The coalition’s policy war chest is the best ever taken to an Australian election by an opposition, Tony Abbott reckons.
But there’s still scepticism about the party’s costings released two days before voters hit the polls.
Hours after shadow treasurer Joe Hockey’s policy costing announcement revealed a coalition government would deliver $6 billion to the budget bottom line by 2016/17, plus pay down $16 billion of national debt, Mr Abbott was heralding the efforts of his team.
“No opposition has ever gone to an election with a more carefully, comprehensively and thoroughly prepared set of policies,” the opposition leader told reporters on the outskirts of Melbourne on Thursday night.
He said almost 800 pages of coalition policy has been closely scrutinised by three public finance experts, and in many cases, also the Parliamentary Budget Office (PBO).
But he refused to publish the working papers behind the figures, saying no political party ever does so.
And he defended those key policies that haven’t been processed by the PBO, saying “some policies inevitably were finalised late in the day”.
“I am happy to submit myself and to submit our work to the judgment of the Australian people,” he said.
He was quizzed about projected savings, including the $1.1 billion stemming from stopping asylum seeker vessels.
Coalition calculations assumed that by the end of 2014 the number of people arriving by boat would return to “the long-term average” but Mr Abbott did not say what that was.
He said it would drop further to 50 people per month or less by the end of 2016.
“We think we can do better than that,” Mr Abbott said, adding that they would stop the boats.
“But for the purposes of our costings document and we’ve been very conservative,” he said.

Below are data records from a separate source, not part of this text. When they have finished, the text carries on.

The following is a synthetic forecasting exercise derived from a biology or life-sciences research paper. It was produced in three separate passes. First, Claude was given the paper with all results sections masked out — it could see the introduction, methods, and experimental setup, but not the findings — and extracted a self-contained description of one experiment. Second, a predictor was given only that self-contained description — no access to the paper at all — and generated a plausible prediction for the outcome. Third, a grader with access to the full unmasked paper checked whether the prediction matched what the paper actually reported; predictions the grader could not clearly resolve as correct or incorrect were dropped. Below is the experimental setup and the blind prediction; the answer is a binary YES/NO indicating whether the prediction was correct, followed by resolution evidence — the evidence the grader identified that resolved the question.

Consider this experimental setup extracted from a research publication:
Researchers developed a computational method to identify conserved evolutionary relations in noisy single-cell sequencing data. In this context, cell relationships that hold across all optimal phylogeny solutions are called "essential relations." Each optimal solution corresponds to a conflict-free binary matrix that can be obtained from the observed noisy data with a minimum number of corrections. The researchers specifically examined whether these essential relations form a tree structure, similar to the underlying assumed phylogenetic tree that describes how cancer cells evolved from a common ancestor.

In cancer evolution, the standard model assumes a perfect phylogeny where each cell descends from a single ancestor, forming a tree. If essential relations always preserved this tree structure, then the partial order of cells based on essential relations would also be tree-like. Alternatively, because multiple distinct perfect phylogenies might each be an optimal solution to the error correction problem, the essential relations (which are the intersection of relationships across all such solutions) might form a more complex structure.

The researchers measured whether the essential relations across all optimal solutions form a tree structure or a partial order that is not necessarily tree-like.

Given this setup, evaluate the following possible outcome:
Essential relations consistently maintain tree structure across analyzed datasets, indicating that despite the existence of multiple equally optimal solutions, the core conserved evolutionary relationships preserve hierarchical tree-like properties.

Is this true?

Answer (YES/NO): NO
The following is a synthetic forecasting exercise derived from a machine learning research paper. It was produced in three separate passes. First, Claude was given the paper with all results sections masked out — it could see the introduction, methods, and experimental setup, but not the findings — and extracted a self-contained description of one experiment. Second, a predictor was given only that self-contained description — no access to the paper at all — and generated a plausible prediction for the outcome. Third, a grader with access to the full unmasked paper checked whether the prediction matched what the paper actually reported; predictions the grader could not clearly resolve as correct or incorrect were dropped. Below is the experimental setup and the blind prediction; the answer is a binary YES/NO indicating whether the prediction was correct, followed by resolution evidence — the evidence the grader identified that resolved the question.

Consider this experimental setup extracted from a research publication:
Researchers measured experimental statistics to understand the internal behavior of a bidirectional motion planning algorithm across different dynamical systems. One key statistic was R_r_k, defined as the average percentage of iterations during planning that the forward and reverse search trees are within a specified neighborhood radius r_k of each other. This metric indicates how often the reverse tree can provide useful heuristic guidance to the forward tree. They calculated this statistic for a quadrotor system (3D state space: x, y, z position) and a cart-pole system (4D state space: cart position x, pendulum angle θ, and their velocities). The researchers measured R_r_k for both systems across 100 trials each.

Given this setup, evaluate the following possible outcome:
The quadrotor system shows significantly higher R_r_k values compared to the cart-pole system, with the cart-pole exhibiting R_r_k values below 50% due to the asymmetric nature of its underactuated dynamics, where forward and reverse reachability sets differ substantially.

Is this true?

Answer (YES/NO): NO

Mr Abbott was asked about his controversial paid parental leave scheme and how the coalition had calculated future receipts on the 1.5 per cent levy imposed on big business to pay for the plan.
“These are issues to do with the ramp up, they’re quite technical,” Mr Abbott said, insisting the scheme is fully costed and fully funded and has faced the scrutiny of the PBO.
Mr Hockey admitted the coalition’s projected $6 billion surplus in 2016/17 was not hugely different to Labor’s $4.2 billion figure for the same year, as shown in the pre-election economic and fiscal outlook.
But the shadow treasurer insists coalition spending will drive growth in the economy.
“We’re turning the direction around from Labor, which is increasing debt and deficit, to ourselves who are starting to pay it off,” Mr Hockey told ABC TV.